What does the symbol symbolize? What does dust say to us? With his uncommon insight the late, 20th century, German theologian Karl Rahner phrased it starkly:

Dust ... is the image of the common place. There is always more than enough of it. One fleck is as good as the next. Dust is the image of anonymity: one fleck is like the next, and all are nameless.
It is the symbol of nothingness, because it lies around so loosely, it is easily stirred up. It blows around blindly, is stepped upon and crushed - and nobody notices. ...it has no content, no form, no shape; it blows away, the empty, indifferent, colorless, aimless, unstable booty of senseless change, to be found everywhere and nowhere...(The Eternal Year, 1964 p. 57-63)
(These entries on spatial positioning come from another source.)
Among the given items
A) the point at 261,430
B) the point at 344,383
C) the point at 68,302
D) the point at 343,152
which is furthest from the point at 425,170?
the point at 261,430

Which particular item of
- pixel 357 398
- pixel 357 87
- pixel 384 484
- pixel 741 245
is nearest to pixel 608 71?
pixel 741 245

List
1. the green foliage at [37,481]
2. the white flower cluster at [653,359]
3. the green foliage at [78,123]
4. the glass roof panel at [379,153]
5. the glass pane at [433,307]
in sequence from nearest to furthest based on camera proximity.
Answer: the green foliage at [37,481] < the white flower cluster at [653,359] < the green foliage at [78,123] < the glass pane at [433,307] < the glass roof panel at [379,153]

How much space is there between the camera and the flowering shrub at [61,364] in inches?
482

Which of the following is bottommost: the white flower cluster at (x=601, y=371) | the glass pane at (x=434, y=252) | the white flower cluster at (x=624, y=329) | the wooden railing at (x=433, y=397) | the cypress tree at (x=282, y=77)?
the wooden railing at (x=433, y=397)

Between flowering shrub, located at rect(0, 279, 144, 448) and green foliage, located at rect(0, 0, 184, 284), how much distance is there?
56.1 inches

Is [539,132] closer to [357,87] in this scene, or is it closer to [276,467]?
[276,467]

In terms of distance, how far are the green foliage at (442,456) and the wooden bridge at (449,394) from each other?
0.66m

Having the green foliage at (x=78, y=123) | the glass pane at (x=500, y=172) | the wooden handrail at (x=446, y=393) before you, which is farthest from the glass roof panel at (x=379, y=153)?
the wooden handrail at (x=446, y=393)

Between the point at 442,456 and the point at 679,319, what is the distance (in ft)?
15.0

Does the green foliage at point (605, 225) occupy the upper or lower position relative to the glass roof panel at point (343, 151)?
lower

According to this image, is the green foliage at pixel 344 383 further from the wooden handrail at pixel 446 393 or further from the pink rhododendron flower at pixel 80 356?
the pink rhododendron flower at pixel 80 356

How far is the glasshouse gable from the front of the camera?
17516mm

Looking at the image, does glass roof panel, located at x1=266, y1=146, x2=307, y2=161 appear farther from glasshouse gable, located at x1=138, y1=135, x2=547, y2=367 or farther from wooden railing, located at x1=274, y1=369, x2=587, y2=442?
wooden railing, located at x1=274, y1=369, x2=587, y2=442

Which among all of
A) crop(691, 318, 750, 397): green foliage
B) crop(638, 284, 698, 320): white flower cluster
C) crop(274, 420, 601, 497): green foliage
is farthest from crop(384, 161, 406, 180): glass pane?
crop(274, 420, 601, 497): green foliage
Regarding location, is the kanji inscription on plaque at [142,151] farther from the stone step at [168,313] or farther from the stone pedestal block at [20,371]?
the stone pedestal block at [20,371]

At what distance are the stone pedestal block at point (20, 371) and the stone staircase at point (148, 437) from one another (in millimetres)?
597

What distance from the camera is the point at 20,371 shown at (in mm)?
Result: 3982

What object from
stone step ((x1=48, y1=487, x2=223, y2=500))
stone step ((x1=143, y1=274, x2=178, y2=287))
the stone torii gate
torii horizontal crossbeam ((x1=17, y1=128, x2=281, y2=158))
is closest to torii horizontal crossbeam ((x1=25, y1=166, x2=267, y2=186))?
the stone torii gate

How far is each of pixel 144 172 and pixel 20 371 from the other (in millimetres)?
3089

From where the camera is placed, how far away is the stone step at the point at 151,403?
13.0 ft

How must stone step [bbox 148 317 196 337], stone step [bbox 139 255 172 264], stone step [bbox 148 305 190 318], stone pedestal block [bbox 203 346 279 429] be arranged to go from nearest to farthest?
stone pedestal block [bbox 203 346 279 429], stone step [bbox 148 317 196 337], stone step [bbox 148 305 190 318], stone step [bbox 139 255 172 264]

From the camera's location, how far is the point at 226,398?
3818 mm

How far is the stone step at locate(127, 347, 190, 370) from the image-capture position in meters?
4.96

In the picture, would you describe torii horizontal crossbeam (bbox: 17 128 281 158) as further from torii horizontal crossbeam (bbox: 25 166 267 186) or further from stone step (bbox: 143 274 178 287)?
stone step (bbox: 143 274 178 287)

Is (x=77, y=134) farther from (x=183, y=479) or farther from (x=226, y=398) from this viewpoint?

I have to accept, experience, endure the dust that I am. Like dust, I am commonplace. I am ordinary. I am Scripture's blade of grass, puff of wind. I am a speck in the universe. I am one of uncounted billions who have blown about this planet. Each day I experience my dust. From the moment I struggled from my mother's flesh, I've been in the process of dying. I am a creature of pain: from adolescent acne through senile forgetfulness, I am reminded of how near to nothing I am. I am a creature of sin: not always sinning but blowing hot and cold, dreadfully small wrapt in the strait jacket of my selfishness, desperately far from the God I ought to love above life itself. I am anxious, perplexed: about myself, about people, about life - frequently losing my way, often adrift like the dust I cannot capture.

Pretty grim? Only if you stop here; only if you stop with the symbol of dust. Because that symbol is incomplete. When on Ash Wednesday our foreheads are dusted with ashes, they are dusted with another symbol, the sign of the cross. And that symbol declares that dust has been redeemed. By taking on our flesh, Jesus became dust. His feet scuffed the dust of Palestine; his sweat bloodied the dust of Gethsemane; with a last loud cry his body joined ours in the dust of death. But the Spirit of God raised Jesus from the dead and with that gave life to our mortal bodies. Ever since Bethlehem and Calvary, the speck of humanity that is me is now "charged with the grandeur of God." (Gerald Manley Hopkins "God's Grandeur") So, while our dusty journey of life mingles gladness and sadness, satisfaction and frustration, high hopes and sometimes near despair, we walk it as risen Christians. We ought to wear the symbols of Lent with awareness, with pride, with hope, with love. Remember that you are dust, but dust that has been redeemed.